EFFECTS OF THE INVENTION The impact modifier of the present invention imparts both excellent impact resistance and flame retardancy by adding a substantially small amount without impairing the physical property balance of the resin, and is inexpensive. It can be relatively easily synthesized using various raw materials.
Such resin additives are very useful industrially.

 ──────────────────────────────────────────────────続 き Continued on the front page F term (reference) 4J002 BB031 BB121 BC031 BC071 BD041 BG061 BG101 BK001 CB001 CF001 CF161 CG001 CH091 CL001 CM041 CN031 CP192 CQ022 FD202 GQ00 4J035 BA01 HA04 LA01 LB20

Claims (5)

[Claims] 1. An impact modifier comprising a polymer having a Si—O bond and a BO bond. 2. An organic group selected from the group consisting of an alkyl group having 1 to 20 carbon atoms, an alkoxy group, an acyloxy group, and an aromatic group having 6 to 20 carbon atoms on one or both of silicon and boron atoms. The impact modifier according to claim 1, which has the above. 3. The method according to claim 1, wherein the Si—O—B bond is substantially
A three-dimensional crosslinked structure consisting of RO _3/2 units (wherein R represents an organic group capable of bonding to Si and a plurality of Rs may be the same or different) and BO _3/2 units The impact modifier according to claim 1 or 2, wherein the polymer is a polymer having one or more aromatic rings in the molecule. 4. The impact modifier according to claim 1, which is present in an amount of 0.5 to 5 based on 100 parts by weight of the resin.
An impact-resistant resin composition containing 0 parts by weight. 5. The resin is a polyvinyl chloride resin, a polymethyl methacrylate resin, an acrylonitrile-styrene copolymer resin, a methyl methacrylate-styrene copolymer resin, a polystyrene resin, a polypropylene resin, a polyethylene resin, a cyclic olefin copolymer resin, polycarbonate.

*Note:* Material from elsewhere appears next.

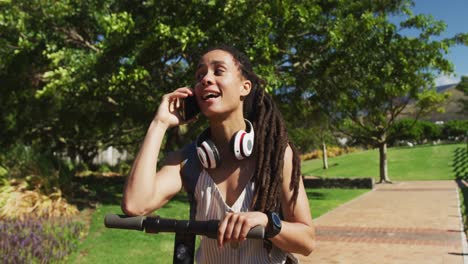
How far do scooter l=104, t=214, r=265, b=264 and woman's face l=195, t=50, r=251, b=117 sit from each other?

Resin, polyester resin, polyamide resin, polyphenylene ether resin, polyacetal resin, polysulfone resin, polyphenylene sulfide resin, polyimide resin, polyamideimide resin, polyetherimide resin,
The impact-resistant resin composition according to claim 4, wherein the impact-resistant resin composition is at least one selected from the group consisting of a polyetheretherketone resin, a polyarylate resin, and a polymer alloy composed of at least two of them.